* START ENTRIES SHOWN *
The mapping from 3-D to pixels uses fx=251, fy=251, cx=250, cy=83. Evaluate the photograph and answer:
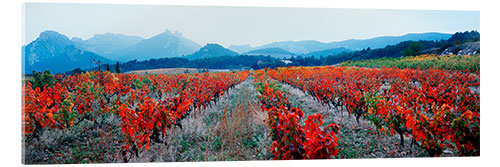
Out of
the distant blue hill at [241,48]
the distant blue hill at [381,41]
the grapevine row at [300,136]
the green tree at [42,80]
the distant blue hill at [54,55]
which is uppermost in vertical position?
the distant blue hill at [381,41]

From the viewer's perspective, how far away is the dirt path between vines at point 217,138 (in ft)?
10.3

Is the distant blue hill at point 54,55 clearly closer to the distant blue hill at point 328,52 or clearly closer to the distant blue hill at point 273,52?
the distant blue hill at point 273,52

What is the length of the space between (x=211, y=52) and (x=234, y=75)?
0.77m

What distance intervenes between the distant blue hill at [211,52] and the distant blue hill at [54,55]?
4.20 feet

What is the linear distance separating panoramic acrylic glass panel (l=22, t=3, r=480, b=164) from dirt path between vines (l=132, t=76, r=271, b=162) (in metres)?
0.02

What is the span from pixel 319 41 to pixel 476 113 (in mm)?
2334

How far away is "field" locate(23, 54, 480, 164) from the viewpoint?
2.82 metres

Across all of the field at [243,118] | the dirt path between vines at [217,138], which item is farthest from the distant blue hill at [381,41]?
the dirt path between vines at [217,138]

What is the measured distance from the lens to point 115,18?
343 cm

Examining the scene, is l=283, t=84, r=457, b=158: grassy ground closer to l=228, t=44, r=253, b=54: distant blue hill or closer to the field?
the field

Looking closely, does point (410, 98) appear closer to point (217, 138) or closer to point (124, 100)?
point (217, 138)
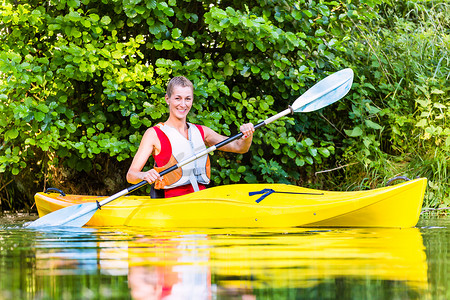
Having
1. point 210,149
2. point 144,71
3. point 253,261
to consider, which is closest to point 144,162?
point 210,149

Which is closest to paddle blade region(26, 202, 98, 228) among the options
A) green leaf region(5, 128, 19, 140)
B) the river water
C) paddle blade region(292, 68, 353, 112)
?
the river water

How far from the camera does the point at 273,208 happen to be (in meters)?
3.78

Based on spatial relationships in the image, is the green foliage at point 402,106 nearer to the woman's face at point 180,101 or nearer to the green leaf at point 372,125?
the green leaf at point 372,125

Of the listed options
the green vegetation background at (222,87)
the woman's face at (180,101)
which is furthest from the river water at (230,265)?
the green vegetation background at (222,87)

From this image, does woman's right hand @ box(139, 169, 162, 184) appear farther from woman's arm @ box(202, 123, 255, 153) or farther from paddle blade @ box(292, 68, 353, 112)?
paddle blade @ box(292, 68, 353, 112)

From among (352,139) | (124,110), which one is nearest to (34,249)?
(124,110)

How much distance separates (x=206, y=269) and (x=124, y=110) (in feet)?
10.3

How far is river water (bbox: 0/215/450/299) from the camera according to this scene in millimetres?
1688

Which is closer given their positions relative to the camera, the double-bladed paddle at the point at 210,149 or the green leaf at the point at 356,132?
the double-bladed paddle at the point at 210,149

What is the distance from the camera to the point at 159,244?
115 inches

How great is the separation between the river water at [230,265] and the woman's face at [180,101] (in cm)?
106

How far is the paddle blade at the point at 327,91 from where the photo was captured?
15.3 ft

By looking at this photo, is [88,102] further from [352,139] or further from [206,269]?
[206,269]

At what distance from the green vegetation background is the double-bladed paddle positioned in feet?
1.89
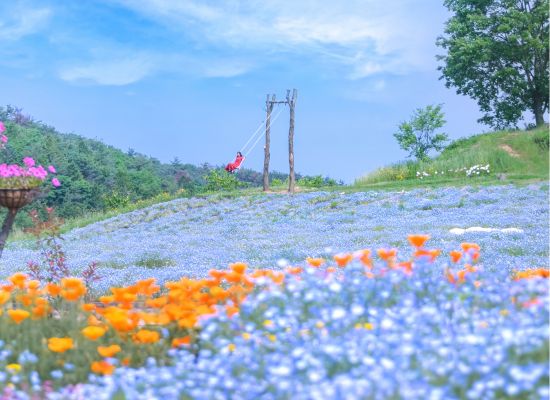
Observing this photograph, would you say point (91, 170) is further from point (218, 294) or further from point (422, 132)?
point (218, 294)

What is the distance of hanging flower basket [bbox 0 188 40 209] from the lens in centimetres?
794

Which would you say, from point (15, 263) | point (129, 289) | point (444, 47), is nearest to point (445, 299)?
point (129, 289)

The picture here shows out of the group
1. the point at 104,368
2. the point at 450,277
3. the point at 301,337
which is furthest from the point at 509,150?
the point at 104,368

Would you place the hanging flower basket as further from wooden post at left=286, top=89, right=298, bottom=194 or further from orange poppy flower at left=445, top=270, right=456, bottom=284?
wooden post at left=286, top=89, right=298, bottom=194

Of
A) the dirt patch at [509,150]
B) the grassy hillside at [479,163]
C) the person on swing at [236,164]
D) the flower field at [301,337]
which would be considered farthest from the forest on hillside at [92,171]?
the flower field at [301,337]

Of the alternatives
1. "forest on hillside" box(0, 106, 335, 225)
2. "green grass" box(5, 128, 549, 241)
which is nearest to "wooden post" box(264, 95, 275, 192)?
"green grass" box(5, 128, 549, 241)

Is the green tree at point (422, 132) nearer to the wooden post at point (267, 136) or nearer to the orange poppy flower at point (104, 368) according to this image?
the wooden post at point (267, 136)

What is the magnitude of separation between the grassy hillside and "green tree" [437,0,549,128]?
3.72 metres

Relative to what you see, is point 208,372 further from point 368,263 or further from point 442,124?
point 442,124

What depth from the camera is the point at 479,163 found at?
2995cm

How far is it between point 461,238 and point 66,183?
3631 cm

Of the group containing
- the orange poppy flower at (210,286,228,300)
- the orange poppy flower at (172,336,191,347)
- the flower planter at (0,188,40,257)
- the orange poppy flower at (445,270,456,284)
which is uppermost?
the flower planter at (0,188,40,257)

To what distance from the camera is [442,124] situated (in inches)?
1458

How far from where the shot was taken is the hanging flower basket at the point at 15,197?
794cm
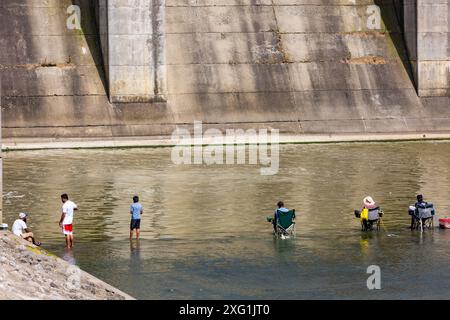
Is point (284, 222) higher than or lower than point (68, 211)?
lower

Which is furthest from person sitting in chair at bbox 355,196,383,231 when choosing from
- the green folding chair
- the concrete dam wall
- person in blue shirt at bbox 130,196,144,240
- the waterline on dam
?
the concrete dam wall

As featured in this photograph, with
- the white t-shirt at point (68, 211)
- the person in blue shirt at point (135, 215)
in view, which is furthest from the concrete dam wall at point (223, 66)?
the white t-shirt at point (68, 211)

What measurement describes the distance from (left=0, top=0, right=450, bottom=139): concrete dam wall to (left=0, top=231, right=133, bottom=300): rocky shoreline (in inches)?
949

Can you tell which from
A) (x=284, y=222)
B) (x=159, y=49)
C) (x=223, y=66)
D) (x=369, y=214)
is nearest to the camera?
(x=284, y=222)

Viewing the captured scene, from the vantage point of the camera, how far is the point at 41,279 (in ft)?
69.5

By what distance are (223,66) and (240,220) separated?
72.1ft

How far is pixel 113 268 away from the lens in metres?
24.4

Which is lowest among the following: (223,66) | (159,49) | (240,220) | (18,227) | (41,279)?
(41,279)

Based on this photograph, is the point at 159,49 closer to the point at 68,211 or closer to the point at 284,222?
the point at 284,222

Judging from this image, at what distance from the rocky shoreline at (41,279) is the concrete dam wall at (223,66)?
79.1 feet

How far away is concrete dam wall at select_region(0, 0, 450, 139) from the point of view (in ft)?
160

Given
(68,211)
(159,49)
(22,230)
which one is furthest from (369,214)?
(159,49)

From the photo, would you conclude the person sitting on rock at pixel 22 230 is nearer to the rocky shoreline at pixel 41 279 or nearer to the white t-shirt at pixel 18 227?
the white t-shirt at pixel 18 227

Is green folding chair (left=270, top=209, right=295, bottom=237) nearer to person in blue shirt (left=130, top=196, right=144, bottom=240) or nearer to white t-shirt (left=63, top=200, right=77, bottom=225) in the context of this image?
person in blue shirt (left=130, top=196, right=144, bottom=240)
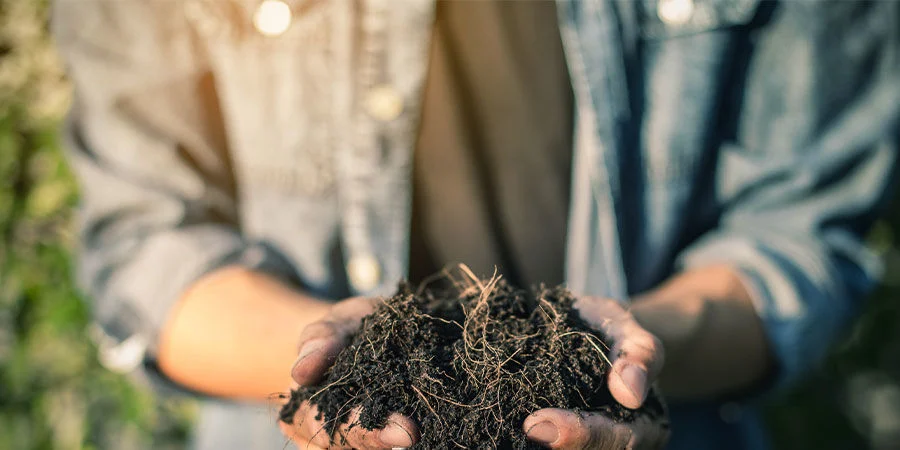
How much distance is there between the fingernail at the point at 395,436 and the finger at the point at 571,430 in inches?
5.5

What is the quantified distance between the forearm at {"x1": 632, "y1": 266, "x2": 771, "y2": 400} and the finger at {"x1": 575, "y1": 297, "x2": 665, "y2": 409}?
0.27 m

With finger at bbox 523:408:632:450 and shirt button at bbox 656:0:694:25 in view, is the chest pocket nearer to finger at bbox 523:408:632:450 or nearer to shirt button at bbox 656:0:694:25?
shirt button at bbox 656:0:694:25

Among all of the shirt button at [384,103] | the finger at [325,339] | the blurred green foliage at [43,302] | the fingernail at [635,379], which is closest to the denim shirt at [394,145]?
the shirt button at [384,103]

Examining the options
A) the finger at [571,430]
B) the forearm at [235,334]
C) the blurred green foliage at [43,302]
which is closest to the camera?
the finger at [571,430]

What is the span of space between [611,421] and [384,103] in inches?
29.4

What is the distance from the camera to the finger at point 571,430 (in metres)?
0.75

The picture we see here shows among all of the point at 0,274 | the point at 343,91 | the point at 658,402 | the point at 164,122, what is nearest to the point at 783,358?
the point at 658,402

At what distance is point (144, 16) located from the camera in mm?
1303

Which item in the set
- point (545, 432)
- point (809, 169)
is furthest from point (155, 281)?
point (809, 169)

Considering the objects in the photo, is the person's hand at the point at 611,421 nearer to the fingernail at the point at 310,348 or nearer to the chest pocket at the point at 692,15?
the fingernail at the point at 310,348

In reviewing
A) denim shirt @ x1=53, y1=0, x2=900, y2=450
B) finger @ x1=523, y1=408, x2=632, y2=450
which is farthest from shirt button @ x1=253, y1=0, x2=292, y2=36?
finger @ x1=523, y1=408, x2=632, y2=450

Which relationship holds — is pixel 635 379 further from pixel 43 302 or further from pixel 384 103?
pixel 43 302

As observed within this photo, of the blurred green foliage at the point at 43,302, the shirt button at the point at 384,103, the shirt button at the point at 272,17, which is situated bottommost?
the blurred green foliage at the point at 43,302

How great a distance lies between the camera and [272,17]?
4.18 feet
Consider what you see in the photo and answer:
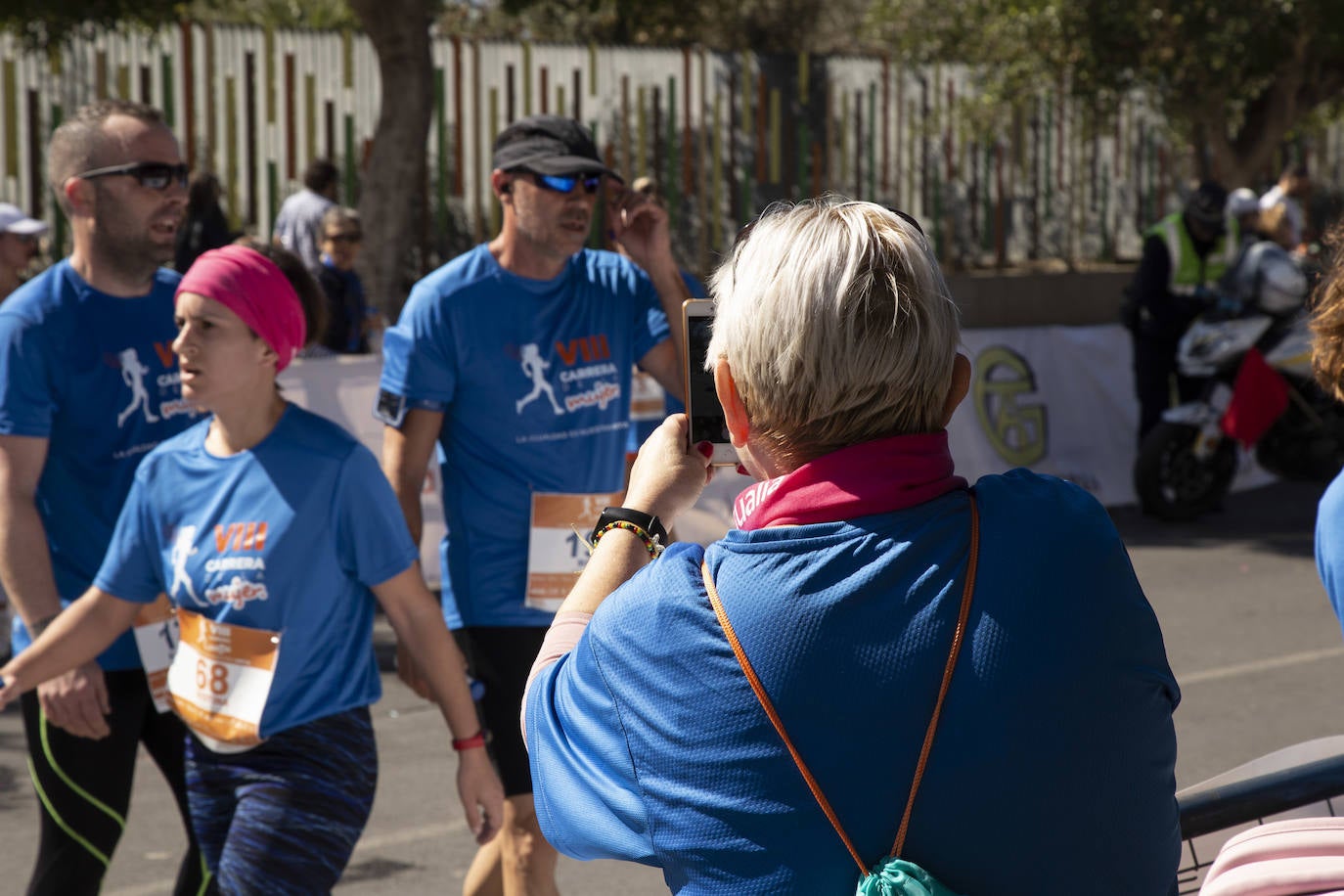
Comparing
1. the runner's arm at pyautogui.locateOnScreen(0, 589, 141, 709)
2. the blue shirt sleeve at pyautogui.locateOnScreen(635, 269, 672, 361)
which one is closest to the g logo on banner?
the blue shirt sleeve at pyautogui.locateOnScreen(635, 269, 672, 361)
* END ENTRIES SHOWN *
◆ TASK PROMPT ◆
Reproduce the lines from the start of the records above through the line containing "2.82 metres", including that line. Leave the pictures out of your answer.

◆ ANSWER BELOW ◆
The mapping from 3-D to pixels uses fx=251, fy=251, cx=250, cy=83. Evaluate the photograph and answer:
Out of
the distant blue hill at [241,48]
the distant blue hill at [381,41]
the grapevine row at [300,136]
the green tree at [42,80]
the distant blue hill at [54,55]
which is uppermost in vertical position?
the distant blue hill at [381,41]

From the viewer's perspective, how far away is the dirt path between vines at point 217,138 (in ft)?
10.3

Is the distant blue hill at point 54,55 clearly closer to the distant blue hill at point 328,52 or clearly closer to the distant blue hill at point 273,52?
the distant blue hill at point 273,52

What is the length of the space between (x=211, y=52) and (x=234, y=75)?
0.77m

What distance intervenes between the distant blue hill at [211,52] and the distant blue hill at [54,55]?
4.20 feet

What is the linear distance separating panoramic acrylic glass panel (l=22, t=3, r=480, b=164) from dirt path between vines (l=132, t=76, r=271, b=162) (in metres)?
0.02

What is the span from pixel 319 41 to pixel 476 113 (in mm)?
2334

How far away is "field" locate(23, 54, 480, 164) from the viewpoint?
2.82 metres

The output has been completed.